The role of hippocampal monoamines and their related genes in the etiology and pathogenesis of depression-like behavior, particularly in impaired sociability traits and the meaning of changes in USVs emitted by pups, remains unknown. We assessed the effects of prenatal administration of S-adenosyl-methionine (SAMe) in Sub mice that exhibit depressive-like behavior on serotonergic, dopaminergic and noradrenergic metabolism and the activity of related genes in the hippocampus (HPC) in adulthood in comparison to saline-treated control Sub mice. During postnatal days 4 and 8, we recorded and analyzed the stress-induced USVs emitted by the pups and tried to understand how the changes in the USVs’ calls may be related to the changes in the monoamines and the activity of related genes. The recordings of the USVs showed that SAMe induced a reduction in the emitted flat and one-frequency step-up call numbers in PND4 pups, whereas step-down type calls were significantly increased by SAMe in PND8 pups. The reduction in the number of calls induced by SAMe following separation from the mothers implies a reduction in anxiety, which is an additional sign of decreased depressive-like behavior. Prenatal SAMe increased the concentrations of serotonin in the HPC in both male and female mice without any change in the levels of 5HIAA. It also decreased the level of the dopamine metabolite DOPAC in females. There were no changes in the levels of norepinephrine and metabolites. Several changes in the expression of genes associated with monoamine metabolism were also induced by prenatal SAMe.
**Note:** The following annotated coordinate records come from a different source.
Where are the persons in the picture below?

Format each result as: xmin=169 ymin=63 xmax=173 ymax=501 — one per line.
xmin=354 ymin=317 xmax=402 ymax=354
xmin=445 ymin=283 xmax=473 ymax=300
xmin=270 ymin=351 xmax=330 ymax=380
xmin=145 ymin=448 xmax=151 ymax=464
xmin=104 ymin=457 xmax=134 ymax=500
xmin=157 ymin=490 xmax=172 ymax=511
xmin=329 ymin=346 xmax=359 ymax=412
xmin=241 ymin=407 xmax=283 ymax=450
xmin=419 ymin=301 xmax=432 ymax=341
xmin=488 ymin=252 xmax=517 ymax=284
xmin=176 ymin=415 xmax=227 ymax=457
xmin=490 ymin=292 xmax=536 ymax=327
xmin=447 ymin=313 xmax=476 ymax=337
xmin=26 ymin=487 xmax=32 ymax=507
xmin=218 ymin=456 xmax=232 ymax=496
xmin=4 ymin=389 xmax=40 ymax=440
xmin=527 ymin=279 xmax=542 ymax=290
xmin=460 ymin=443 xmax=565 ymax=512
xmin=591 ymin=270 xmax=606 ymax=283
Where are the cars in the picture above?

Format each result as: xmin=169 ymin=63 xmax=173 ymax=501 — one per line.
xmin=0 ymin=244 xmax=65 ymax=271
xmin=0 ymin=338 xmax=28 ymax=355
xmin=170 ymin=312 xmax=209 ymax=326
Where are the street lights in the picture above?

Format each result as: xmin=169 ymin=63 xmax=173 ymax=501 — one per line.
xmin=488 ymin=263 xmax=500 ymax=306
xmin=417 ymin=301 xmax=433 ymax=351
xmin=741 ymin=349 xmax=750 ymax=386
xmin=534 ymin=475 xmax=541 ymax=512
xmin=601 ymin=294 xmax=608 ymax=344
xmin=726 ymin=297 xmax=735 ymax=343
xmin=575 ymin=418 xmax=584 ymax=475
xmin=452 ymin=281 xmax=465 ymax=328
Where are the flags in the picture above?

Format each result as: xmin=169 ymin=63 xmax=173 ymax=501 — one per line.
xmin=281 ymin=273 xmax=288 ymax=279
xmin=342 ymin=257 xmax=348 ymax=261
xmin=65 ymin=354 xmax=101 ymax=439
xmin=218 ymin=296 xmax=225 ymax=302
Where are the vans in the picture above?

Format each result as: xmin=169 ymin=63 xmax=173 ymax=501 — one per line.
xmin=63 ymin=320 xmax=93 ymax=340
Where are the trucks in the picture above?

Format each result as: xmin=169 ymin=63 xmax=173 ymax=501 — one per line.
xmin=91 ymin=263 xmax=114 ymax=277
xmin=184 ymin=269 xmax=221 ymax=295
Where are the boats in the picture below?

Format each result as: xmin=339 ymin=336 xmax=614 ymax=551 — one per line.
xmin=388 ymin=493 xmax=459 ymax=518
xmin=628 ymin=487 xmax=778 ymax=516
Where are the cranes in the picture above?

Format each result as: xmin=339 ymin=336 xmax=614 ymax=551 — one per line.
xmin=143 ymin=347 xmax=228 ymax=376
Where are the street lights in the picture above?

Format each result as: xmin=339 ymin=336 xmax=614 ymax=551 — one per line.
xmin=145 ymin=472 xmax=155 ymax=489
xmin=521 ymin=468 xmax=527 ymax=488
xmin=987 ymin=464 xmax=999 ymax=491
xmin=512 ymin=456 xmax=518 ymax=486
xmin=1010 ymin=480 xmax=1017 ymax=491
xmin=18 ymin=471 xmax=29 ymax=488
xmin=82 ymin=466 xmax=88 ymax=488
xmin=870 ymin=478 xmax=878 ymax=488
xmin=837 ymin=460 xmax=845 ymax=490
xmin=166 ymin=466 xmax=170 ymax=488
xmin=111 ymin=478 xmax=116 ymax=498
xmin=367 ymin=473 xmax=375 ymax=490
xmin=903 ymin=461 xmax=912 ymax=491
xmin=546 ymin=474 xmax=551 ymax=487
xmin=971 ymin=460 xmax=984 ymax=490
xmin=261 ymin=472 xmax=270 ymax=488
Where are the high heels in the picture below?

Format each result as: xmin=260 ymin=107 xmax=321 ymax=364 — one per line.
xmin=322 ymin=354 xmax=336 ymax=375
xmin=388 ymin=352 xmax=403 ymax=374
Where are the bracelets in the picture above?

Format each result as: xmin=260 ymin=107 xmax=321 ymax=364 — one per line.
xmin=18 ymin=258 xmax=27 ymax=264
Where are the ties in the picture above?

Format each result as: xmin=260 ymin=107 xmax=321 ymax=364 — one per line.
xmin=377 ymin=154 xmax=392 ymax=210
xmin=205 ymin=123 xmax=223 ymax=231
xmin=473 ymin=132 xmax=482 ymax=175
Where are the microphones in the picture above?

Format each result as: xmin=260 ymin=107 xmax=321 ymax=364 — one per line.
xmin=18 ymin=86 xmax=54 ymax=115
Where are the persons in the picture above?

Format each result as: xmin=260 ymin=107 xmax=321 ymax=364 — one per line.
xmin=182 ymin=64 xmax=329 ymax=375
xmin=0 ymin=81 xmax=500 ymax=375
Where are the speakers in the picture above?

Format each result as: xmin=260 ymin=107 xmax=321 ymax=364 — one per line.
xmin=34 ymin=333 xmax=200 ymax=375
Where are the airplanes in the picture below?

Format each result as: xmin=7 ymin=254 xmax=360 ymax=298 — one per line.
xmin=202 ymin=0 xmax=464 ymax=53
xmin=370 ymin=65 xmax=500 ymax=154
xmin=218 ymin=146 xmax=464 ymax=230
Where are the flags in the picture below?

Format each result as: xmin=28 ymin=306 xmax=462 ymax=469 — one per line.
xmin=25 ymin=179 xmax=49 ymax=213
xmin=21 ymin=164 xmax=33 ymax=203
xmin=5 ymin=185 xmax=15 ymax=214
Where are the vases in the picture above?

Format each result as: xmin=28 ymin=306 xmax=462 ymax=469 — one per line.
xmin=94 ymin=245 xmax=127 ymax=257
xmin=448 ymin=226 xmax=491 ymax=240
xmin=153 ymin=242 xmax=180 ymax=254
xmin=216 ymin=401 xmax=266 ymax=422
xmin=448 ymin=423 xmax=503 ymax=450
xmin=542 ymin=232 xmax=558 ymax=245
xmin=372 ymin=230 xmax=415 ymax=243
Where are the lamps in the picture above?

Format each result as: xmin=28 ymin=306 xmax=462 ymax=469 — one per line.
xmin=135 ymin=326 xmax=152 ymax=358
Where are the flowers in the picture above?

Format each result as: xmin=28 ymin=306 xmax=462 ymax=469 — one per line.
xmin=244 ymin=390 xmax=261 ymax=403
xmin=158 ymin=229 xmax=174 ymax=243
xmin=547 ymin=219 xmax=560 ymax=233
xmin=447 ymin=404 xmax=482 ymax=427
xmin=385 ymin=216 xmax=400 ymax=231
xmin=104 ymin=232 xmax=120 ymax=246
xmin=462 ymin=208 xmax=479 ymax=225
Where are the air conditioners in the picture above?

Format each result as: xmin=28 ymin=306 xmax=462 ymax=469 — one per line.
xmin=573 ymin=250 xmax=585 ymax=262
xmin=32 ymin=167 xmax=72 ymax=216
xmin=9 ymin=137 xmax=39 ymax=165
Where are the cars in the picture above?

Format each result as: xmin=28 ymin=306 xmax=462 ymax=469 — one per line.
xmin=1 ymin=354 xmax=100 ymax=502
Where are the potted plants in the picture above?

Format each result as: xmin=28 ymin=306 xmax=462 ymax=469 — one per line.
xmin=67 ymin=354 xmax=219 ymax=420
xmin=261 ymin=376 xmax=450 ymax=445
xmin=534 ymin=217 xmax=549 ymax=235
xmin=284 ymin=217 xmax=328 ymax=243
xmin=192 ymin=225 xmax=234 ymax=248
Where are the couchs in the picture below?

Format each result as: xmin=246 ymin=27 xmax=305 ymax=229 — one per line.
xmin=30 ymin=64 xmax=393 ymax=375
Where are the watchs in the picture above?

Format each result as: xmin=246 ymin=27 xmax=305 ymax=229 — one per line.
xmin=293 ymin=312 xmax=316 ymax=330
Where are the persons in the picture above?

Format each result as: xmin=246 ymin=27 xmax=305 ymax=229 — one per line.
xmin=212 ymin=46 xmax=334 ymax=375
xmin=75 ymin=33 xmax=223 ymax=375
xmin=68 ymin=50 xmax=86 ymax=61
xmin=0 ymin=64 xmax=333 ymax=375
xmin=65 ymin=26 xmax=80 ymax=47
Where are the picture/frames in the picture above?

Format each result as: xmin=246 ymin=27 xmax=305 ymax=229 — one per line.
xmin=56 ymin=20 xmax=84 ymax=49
The molecular and biochemical data obtained from the HPC studies are generally in accordance with our previously obtained data from the prefrontal cortex of similarly treated Sub mice on postnatal day 90. The changes in both monoamines and their gene expression observed 2–3 months after SAMe treatment are associated with the previously recorded behavioral improvement and seem to demonstrate that SAMe is effective via an epigenetic mechanism.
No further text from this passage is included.